За небольшую мзду знакомый подросток из зоомагазина ввинтил ей в стену и в потолок два прочных крюка и помог ей растянуть между ними полосатый гамак, так что он пришелся как раз под пальмой. Получив свои деньги, парень оглянулся на комнату и сказал:
— Как у тебя красиво! И совсем без мебели! Нигде такого не видал.
Поля знала, что у нее красиво. Мешал ей только пол из буро-серых, кое-где проваливающихся плиток. Она притащила еще голышей, перемешала их с подобранными там и сям камнями и обложила ими все свои горшки и вазоны, так что на полу осталась только сеть узких тропинок, по которым Поля пробиралась к растениям, к птицам и к рыбкам. А тропинки эти уже легко было покрыть искусственной травой, которая продавалась целыми полотнищами и кое-где в городе заменяла настоящие газоны. Поля не понимала, как это люди могут предпочесть сухие обрезки зеленого пластика живой прохладной траве, но в комнате вырастить настоящий газон было никак нельзя, пришлось купить кусок искусственного. Поля нарезала траву полосами, следуя ножницами за извивами своих тропинок, и ходила теперь по комнате только босиком.

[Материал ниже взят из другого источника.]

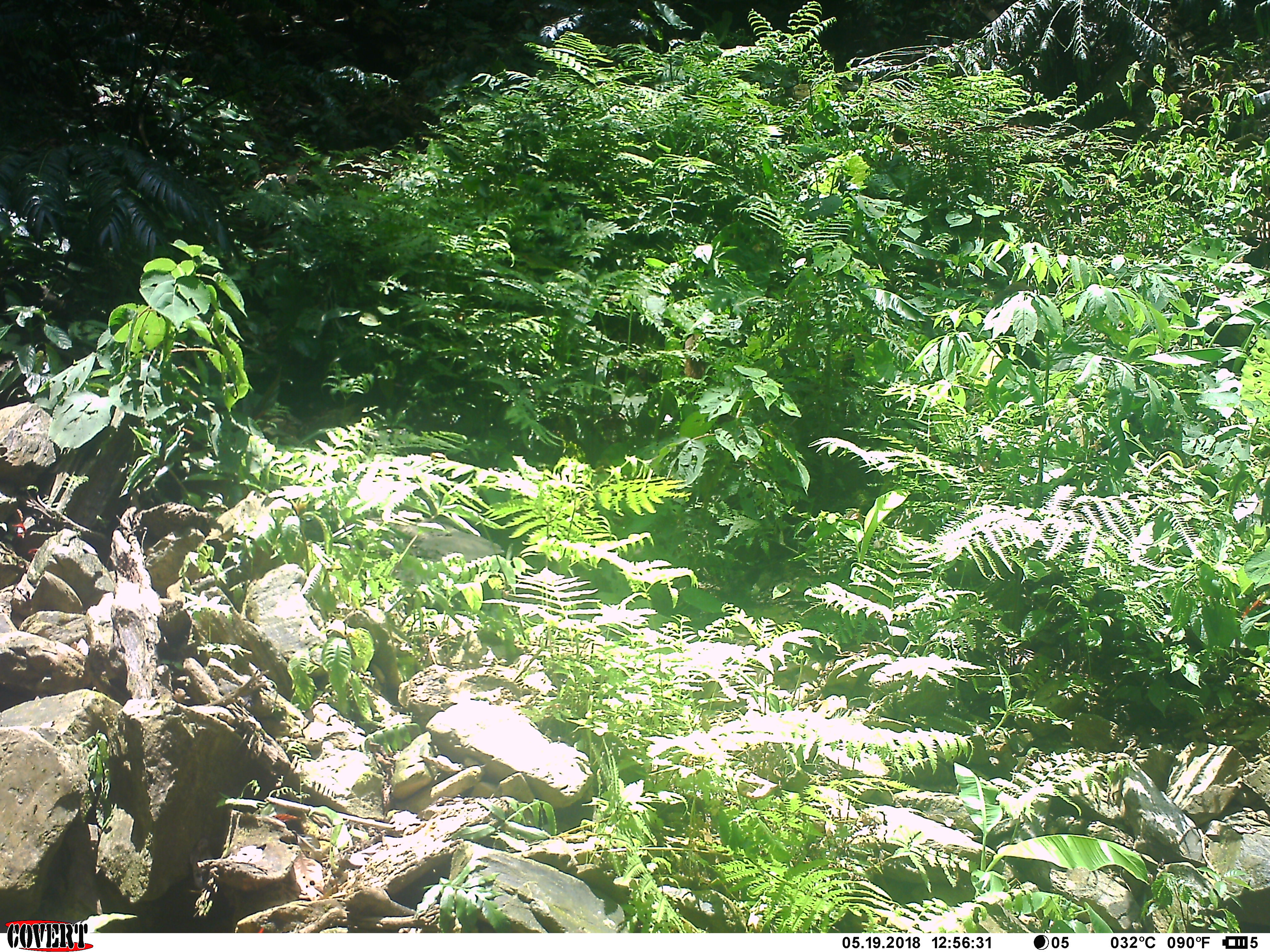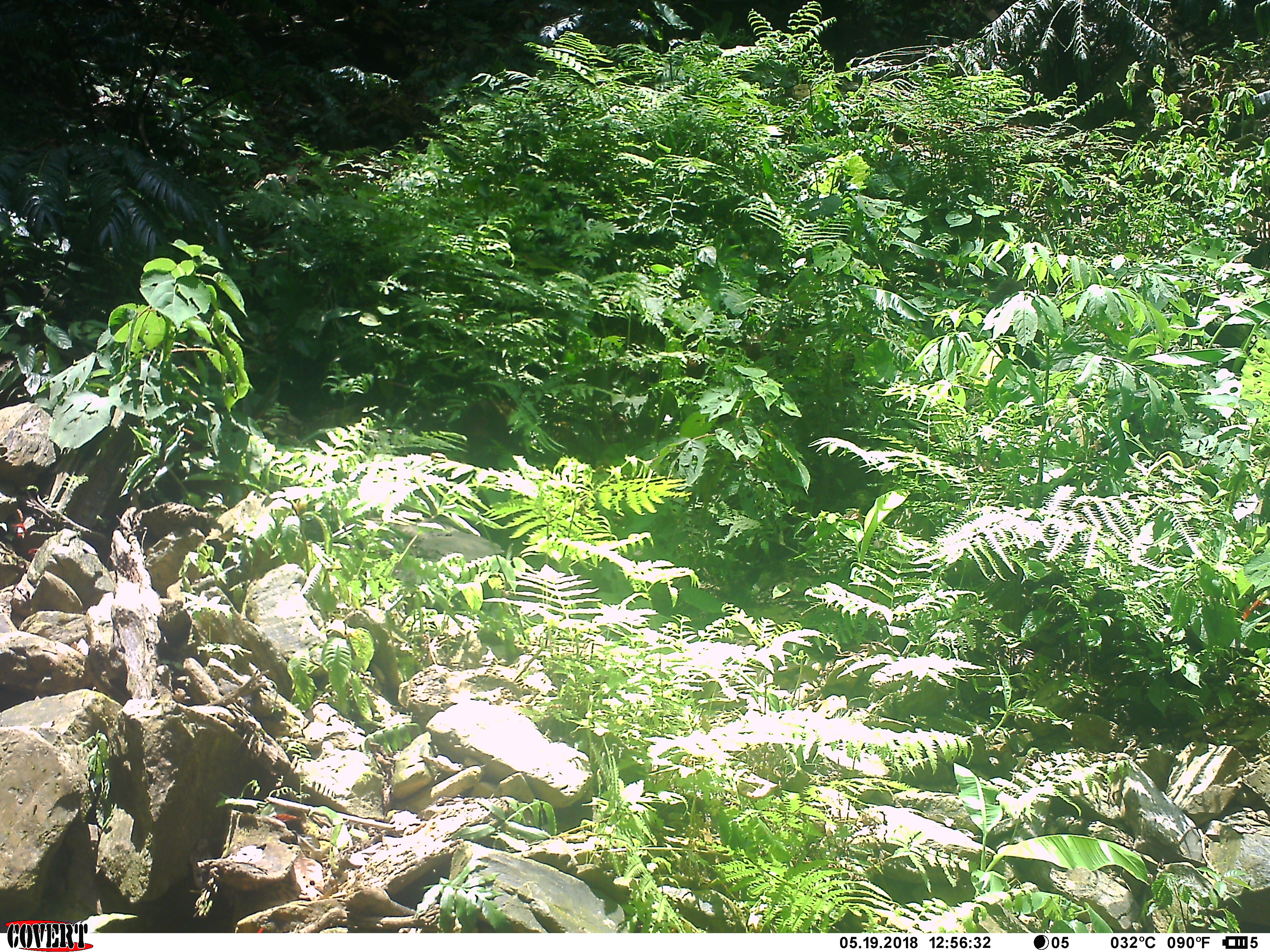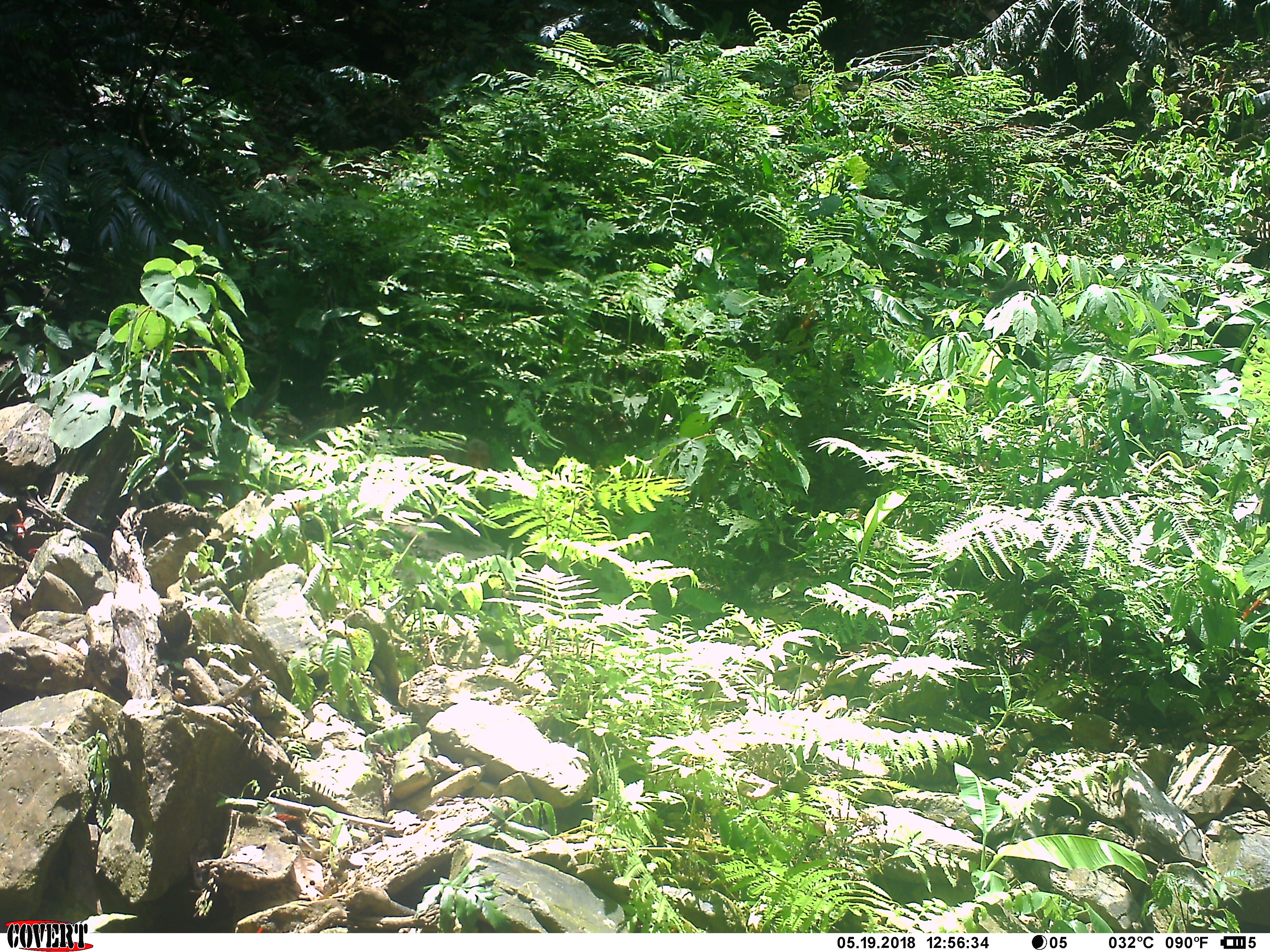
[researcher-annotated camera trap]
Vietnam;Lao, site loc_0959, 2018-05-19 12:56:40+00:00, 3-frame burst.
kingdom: Animalia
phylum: Chordata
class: Mammalia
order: Primates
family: Cercopithecidae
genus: Macaca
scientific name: Macaca arctoides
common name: stump-tailed macaque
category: stump tailed macaque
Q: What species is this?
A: Stump tailed macaque (stump-tailed macaque) (Macaca arctoides).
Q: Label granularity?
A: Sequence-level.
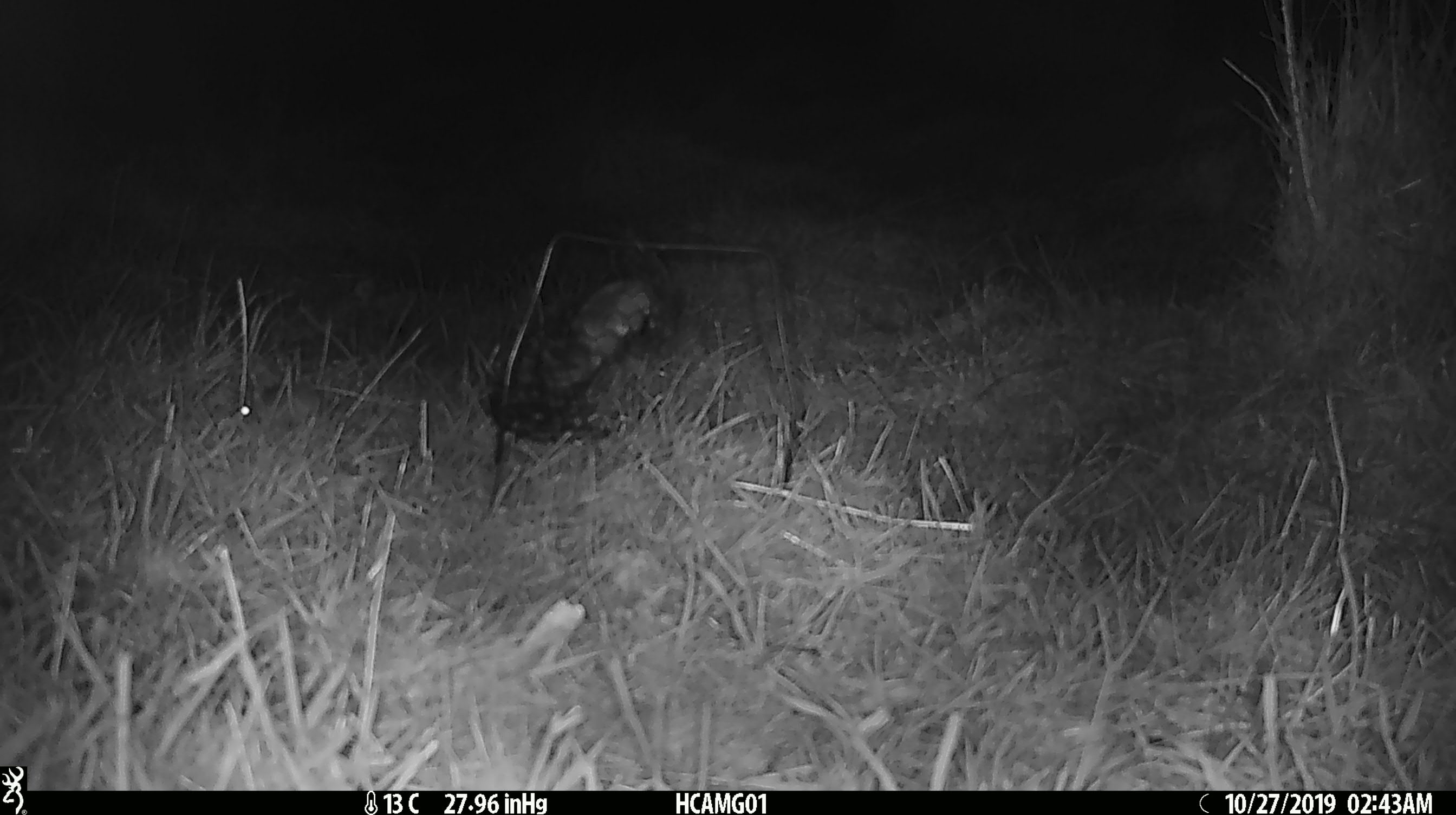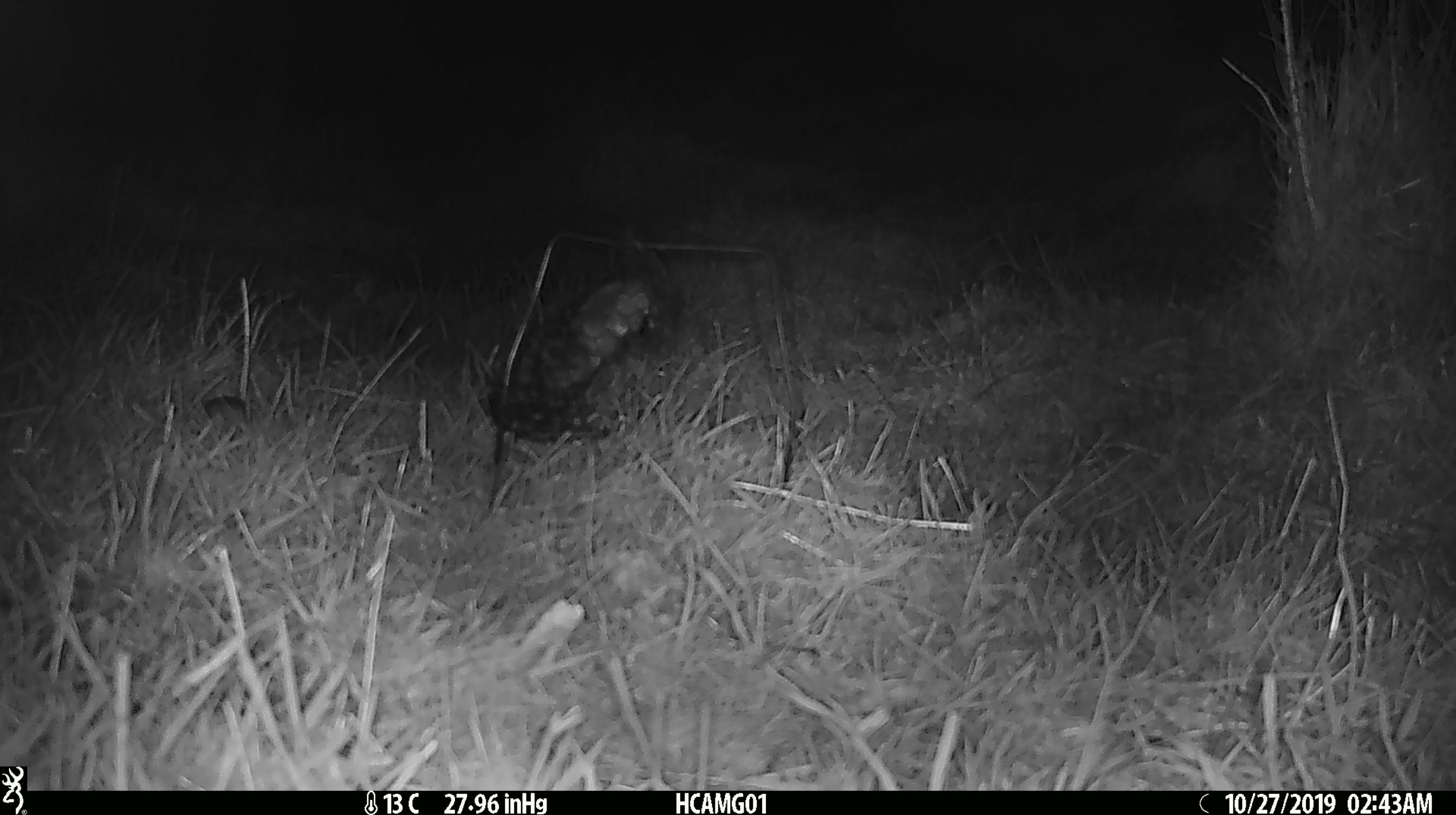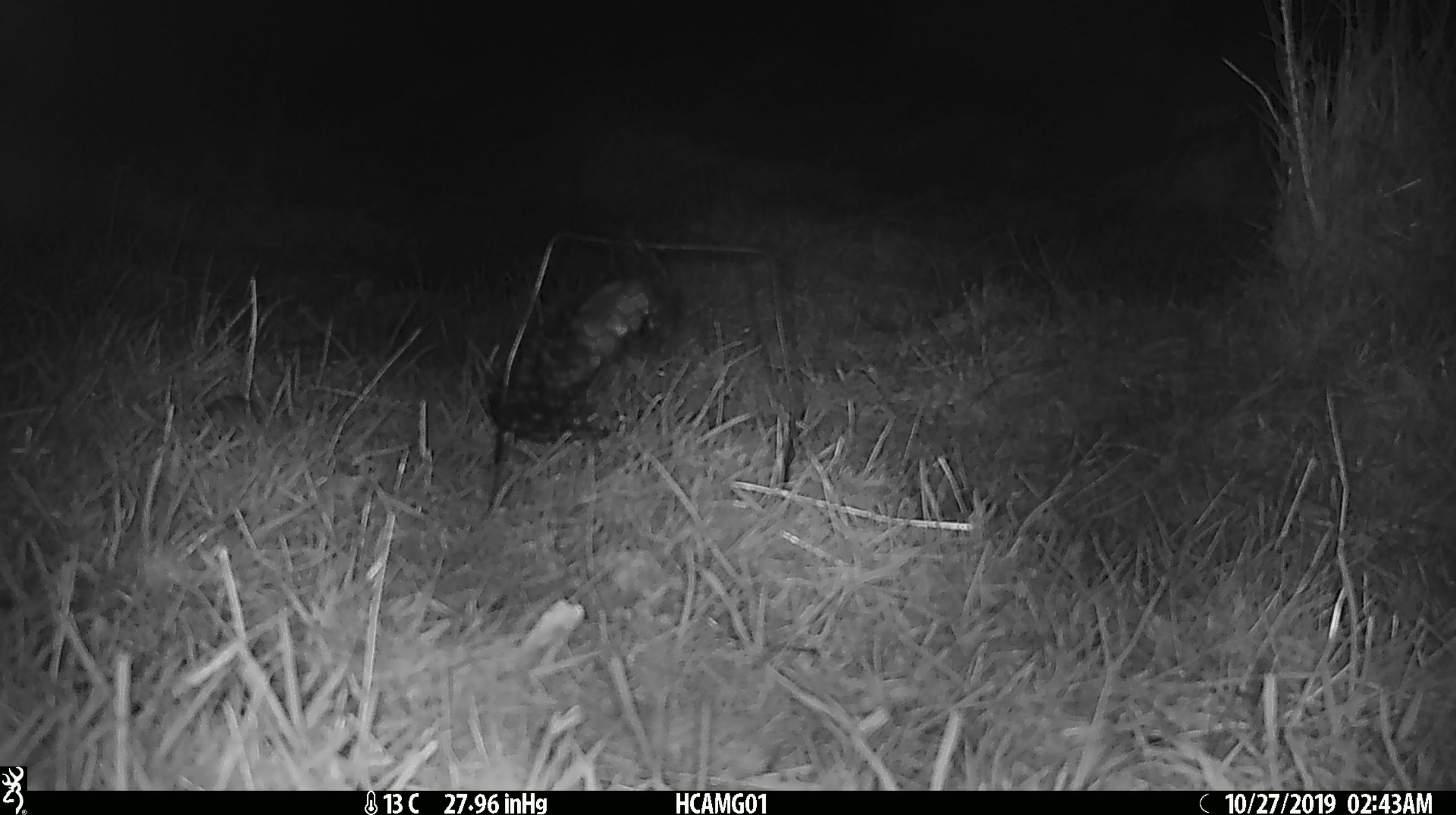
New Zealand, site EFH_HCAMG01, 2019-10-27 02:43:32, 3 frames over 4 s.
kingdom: Animalia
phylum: Chordata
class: Mammalia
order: Rodentia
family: Muridae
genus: Mus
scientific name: Mus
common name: mouse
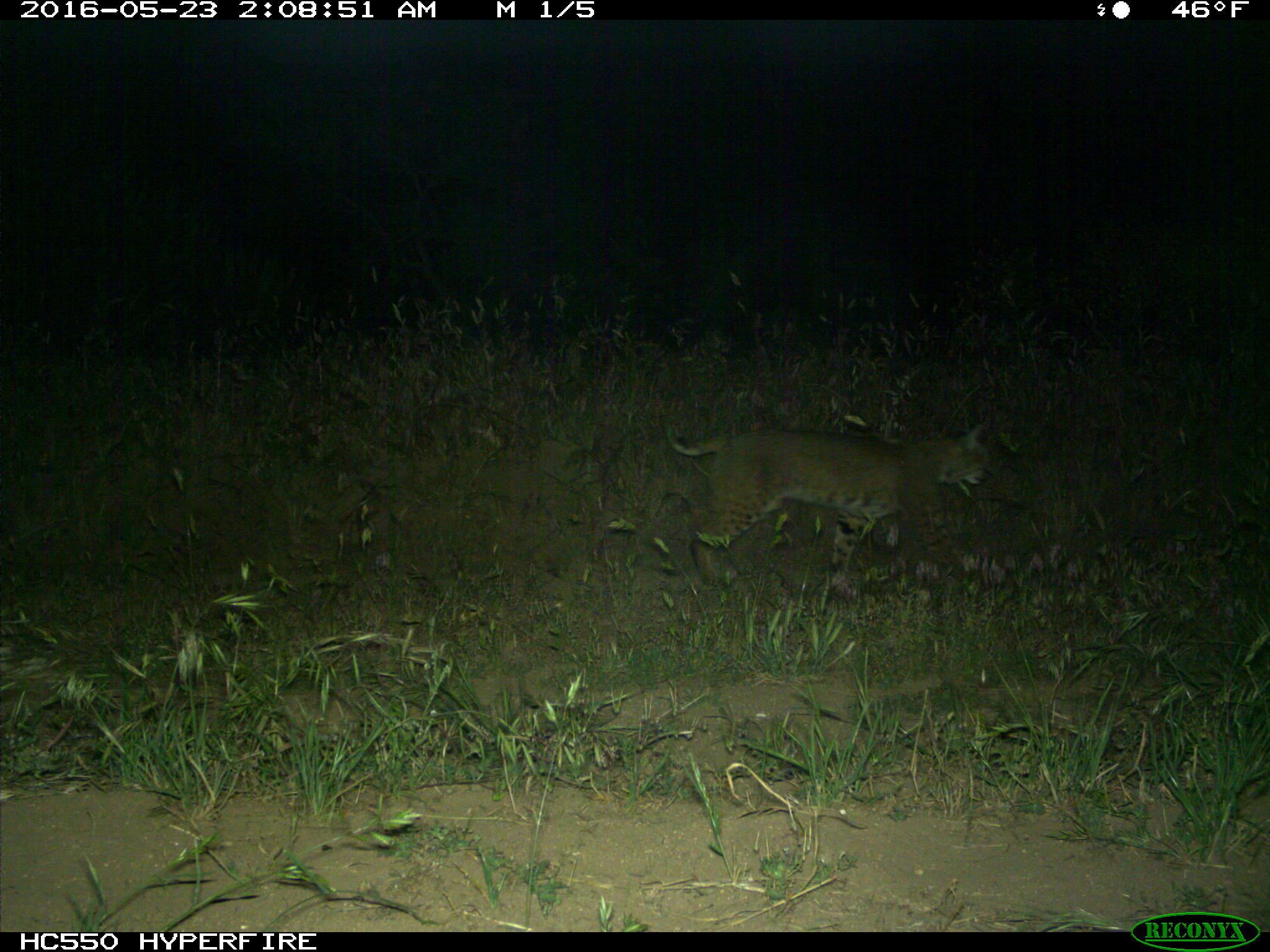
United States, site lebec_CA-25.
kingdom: Animalia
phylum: Chordata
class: Mammalia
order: Carnivora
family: Felidae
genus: Lynx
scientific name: Lynx rufus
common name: bobcat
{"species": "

Закончив всю работу, Поля стала в дверях и попыталась увидеть результат посторонним, непривычным взглядом. Ей показалось так замечательно, что она машинально пробормотала запомнившуюся фразу из священной книги, которую Миша заставлял ее читать еще там: «И увидел Бог, что это хорошо…» Пробормотала — и тут же засмеялась сама над собой, это я, что ли, Бог?
По вечерам в четверг Поля ложилась в гамак под пальмой и на весь конец недели уходила на свой остров. Там, в ее хижине из пальмовых ветвей, уже поджидал ее Тонто. Ей казалось удивительно, что он всегда точно знает, когда она придет, и она спросила его, как это.
— Чувствую, — ответил Тонто с удивлением. — А ты разве не чувствуешь, когда я близко?
— Ты всегда близко, — ответила Поля.
Тонто обнимал ее, прижимал к себе, укладывал на циновку и делал с ней то, что прежде делал время от времени Миша. Но то, что делал с ней Миша, не вызывало у нее ничего, кроме досады и легкой тошноты. Миша никогда не спрашивал ее, хочет ли она этого. Он гасил свет и делал свое дело в темноте, торопливо и молча. При этом он отворачивал от нее лицо, упирался лбом в подушку и упорно работал, словно выполнял не очень приятное, но обязательное задание. А выполнив его, он немедленно поворачивался к Поле спиной и, все так же не произнеся ни единого слова, засыпал.
А тут… Поля раньше даже не догадывалась, как это бывает, когда лежишь с мужчиной. Тонто тоже не спрашивал, хочет ли она, но всегда умел сделать так, чтобы она хотела. Он раздвигал ветви на крыше, чтобы солнечный свет падал на Полино тело и лицо, и подолгу смотрел ей прямо в глаза, отрываясь лишь для того, чтобы обвести сосредоточенным блестящим взглядом ее тело. От одного этого взляда у нее сжималось и замирало все внутри. При этом он говорил ей слова, которых Миша, наверное, ни разу в жизни не произнес, и касался таких мест на ее теле, о которых Миша не знал и знать не желал.
И Тонто никогда не торопился. Он вообще никогда никуда не торопился. У него не было никаких обязательных обязанностей. На рыбную ловлю и на охоту он ходил потому, что ему хотелось, потому что он любил и умел это делать. Он многое умел и любил. Умел и любил карабкаться на высокие пальмы и стряхивать с них кокосовые орехи. И лепить и обжигать сосуды, в которых хранился хмельной напиток из кокосового молока. И плести из размоченных кокосовых волокон покрывала и циновки, и пояса, какие носили вокруг бедер все мужчины на острове. И многое другое он умел и любил, и потому делал.